(Excerpted passage)

The chat-settings Voice anchor textarea pre-populates from the built-in default when the workspace has not stored an override. Three states are honored:

Override set (non-empty): the text is sent verbatim as the voice line. Use this to give one workspace a distinct register without affecting others.
Override set (empty): explicit opt-out. The polish prompt omits the voice line entirely for this workspace.
No override (default): the built-in default voice block is used. Clear the textarea and save to enter the opt-out state; re-saving the seeded default text installs it as an explicit override.

Notes and limitations:

The built-in default lives in compiled code, not on disk. Operators who need to change the platform-wide default ship a new frontend release; operators who need a per-workspace variation use the textarea.
The voice block is injected only when the LLM polish sub-toggle is on. The deterministic scrub runs regardless and does not read the voice block.
The polish prompt budgets roughly 800 characters for the voice line; longer overrides are passed through and may cost extra prompt tokens.

What is preserved verbatim

The protect-zone tokenizer ensures the following spans pass through every stage byte-identical. If any sentinel is missing or duplicated after polish, the safety net aborts and returns the original draft.

Fenced code blocks (triple backtick)
Inline code (single backtick)

(End Excerpted passage)
(Given records)

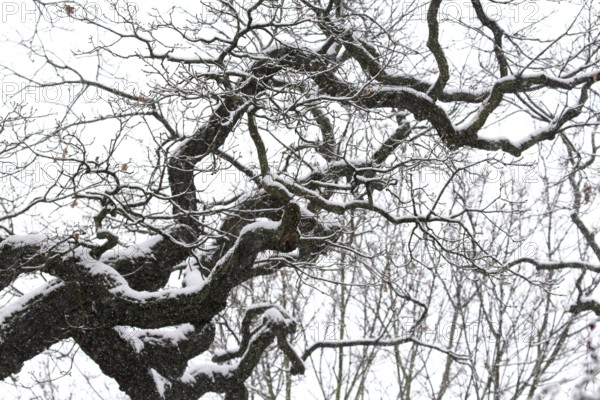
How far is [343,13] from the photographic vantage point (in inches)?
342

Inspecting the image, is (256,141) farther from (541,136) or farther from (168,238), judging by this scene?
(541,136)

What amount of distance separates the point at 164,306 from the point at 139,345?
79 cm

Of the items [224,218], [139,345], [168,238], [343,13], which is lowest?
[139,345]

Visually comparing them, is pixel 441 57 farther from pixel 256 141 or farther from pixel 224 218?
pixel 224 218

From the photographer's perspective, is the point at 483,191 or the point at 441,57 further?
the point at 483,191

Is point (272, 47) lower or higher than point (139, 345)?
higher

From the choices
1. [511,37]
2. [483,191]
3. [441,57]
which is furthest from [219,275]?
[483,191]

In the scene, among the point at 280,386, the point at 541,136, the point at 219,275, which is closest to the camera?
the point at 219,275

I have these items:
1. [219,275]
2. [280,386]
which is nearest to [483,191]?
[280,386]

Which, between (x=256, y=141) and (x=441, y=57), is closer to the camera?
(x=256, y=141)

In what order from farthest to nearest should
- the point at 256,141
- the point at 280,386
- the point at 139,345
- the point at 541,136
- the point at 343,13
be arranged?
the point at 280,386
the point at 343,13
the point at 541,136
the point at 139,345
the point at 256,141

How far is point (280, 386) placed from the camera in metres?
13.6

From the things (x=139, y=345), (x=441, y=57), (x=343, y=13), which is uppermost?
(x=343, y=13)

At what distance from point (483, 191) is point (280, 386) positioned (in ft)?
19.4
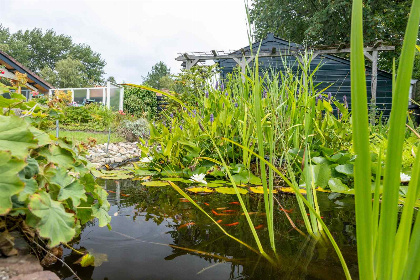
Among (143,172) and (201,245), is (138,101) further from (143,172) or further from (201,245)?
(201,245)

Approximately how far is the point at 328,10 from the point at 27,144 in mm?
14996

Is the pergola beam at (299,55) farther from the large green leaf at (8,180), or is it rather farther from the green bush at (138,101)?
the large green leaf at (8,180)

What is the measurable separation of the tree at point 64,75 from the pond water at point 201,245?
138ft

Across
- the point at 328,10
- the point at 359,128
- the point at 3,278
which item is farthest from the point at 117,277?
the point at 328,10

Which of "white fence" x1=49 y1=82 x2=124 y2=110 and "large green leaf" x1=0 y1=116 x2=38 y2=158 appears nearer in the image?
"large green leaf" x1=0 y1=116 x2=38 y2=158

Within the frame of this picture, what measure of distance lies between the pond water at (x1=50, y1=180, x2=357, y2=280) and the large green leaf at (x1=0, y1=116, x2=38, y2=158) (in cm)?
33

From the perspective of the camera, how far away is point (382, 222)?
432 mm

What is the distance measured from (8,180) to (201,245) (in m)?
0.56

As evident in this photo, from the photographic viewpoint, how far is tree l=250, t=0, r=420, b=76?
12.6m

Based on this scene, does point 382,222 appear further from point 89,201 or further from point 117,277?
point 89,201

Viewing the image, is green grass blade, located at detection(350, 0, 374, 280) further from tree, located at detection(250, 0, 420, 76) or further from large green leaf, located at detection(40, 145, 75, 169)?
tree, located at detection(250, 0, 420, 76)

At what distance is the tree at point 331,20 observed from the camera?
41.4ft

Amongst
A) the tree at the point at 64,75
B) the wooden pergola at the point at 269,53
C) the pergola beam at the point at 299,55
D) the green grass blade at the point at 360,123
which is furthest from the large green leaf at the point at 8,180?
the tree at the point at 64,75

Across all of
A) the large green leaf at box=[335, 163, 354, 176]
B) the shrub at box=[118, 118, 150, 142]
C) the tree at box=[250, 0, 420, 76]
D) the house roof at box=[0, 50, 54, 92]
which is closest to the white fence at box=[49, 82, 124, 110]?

(End Given records)

_Exercise requirements_:
**a.** Do these statements agree with the Voice anchor passage? Answer yes or no for each, and quote the words of the passage that decide it.
(i) The built-in default voice block is stored on disk.
(ii) The deterministic scrub reads the voice block.
(iii) Overrides longer than about 800 characters are passed through.
**b.** Answer these questions from the Voice anchor passage:
(i) What does the polish prompt do with the voice line when the override is set but empty?
(ii) When is the voice block injected?
(iii) What does the safety net do if a sentinel is missing or duplicated after polish?
**c.** Continue the Voice anchor passage from its last line.

_Answers to the tasks_:
**a.**
(i) No: "The built-in default lives in compiled code, not on disk."
(ii) No: "The deterministic scrub runs regardless and does not read the voice block."
(iii) Yes: "longer overrides are passed through and may cost extra prompt tokens."

**b.**
(i) It omits the voice line entirely for that workspace.
(ii) Only when the LLM polish sub-toggle is on.
(iii) It aborts and returns the original draft.

**c.**
Markdown links and bare URLs (http, https, ws, wss, file)
Absolute and relative file paths
Numeric literals (integers, floats, hex, scientific notation, percentages)
Math expressions ( $...$ and $$...$$)
Citation tokens like [^1]

Operator visibility

A workspace-level Show humanized chip toggle exposes a small humanized chip on assistant bubbles whose content went through the filter. Hidden by default; flip it on when you want visual confirmation during QA. Hovering the chip shows whether the message was "scrub only" or "scrub + polish".

Admin observability

GET /admin/humanize/stats returns an admin-gated JSON snapshot covering:

Per-stage invocation counts (scrub, polish, aborted, skipped).
Per-reason abort counts (missing_sentinel, duplicated_sentinel, banned_phrase_floor, length_delta, polish_timeout, polish_error).
Top rules by hit count.
Polish-stage latency P50 and P95.

Prometheus metrics emitted under the xerotier_humanize_* namespace (_invocations_total, _aborts_total, _polish_tokens_total, _rule_hits_total, _latency_seconds) live on FrontendMetrics.shared.

Audit trail

Every assistant message produced by a humanized turn stores the raw pre-humanize draft alongside the humanized content. The audit column is chat_messages.pre_humanize_content and is nullable; it is only populated when the filter actually ran for that row.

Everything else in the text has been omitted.